Dal punto di vista geochimico vengono interessati dal processo minerali carbonatici quali
primariamente la calcite e l'aragonite, ma anche in misura minore la dolomite. Forme di
dissoluzione simili, ma che si attuano in modo chimicamente diverso, possono anche formarsi a
spese di formazioni gessose e saline; tali forme vengono spesso ricomprese nel fenomeno
carsico, anche se a rigore non subiscono il processo di dissoluzione sopra descritto.
L'azione corrosiva dipende dalla natura della roccia, dalla temperatura media stagionale e dalla
presenza di precipitazioni. Ecco perché i terreni carsici si trovano prevalentemente nella fascia
climatica temperata, dove le condizioni atmosferiche sono più favorevoli, sia per le
temperature che per la quantità di precipitazioni. All’infuori di questa fascia il carso si trova
solo sporadicamente.
Le forme
Dissolvendosi, le rocce calcaree danno luogo a forme caratteristiche sia nell'ambiente esterno
sia nel sottosuolo.
Il paesaggio carsico è privo di rete idrografica superficiale.
In geomorfologia si suole distinguere in carsismo superficiale e carsismo ipogeo.
Forme del carsismo superficiale
Le forme del carsismo superficiale, vengono classificate, in base alla scala del fenomeno, in
microforme e macroforme.
Tra le microforme, si annoverano le scannellature, i "campi solcati" o "campi carreggiati"
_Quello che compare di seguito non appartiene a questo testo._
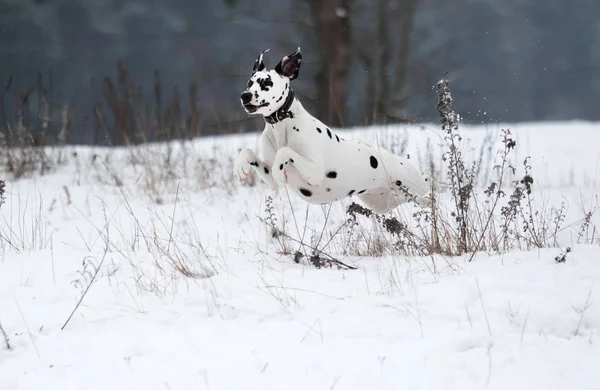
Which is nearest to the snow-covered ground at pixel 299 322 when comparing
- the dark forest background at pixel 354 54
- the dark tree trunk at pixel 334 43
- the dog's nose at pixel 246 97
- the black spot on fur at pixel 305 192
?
the black spot on fur at pixel 305 192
(karren in tedesco, lapiez in francese), le docce (dei solchi più ampi), le vaschette di corrosione
(in sloveno kamenitza), i fori e gli alveoli.
Tra le macroforme più importanti si ricordano doline, polje, inghiottitoi e valli carsiche.
Sovente scivolano al loro interno anche variabili quantità di terreno. Con ciò altra anidride
carbonica può aggiungersi al flusso corrosivo dell’acqua.
Molto noto tra i polie, per fare un esempio, è il Cerkniško jezero in Slovenia, che da quasi due
secoli viene studiato da scienziati provenienti da tutto il mondo.
Forme del carsismo ipogeo
Le grotte sono senza dubbio le forme più conosciute, ma esistono anche cunicoli più o meno
estesi, come quelli percorsi da fiumi sotterranei (es: il Timavo) che scompaiono dalla superficie
terrestre sprofondando nel sottosuolo dove scorrono anche per parecchio tempo prima di
tornare all’aperto (risorgive carsiche).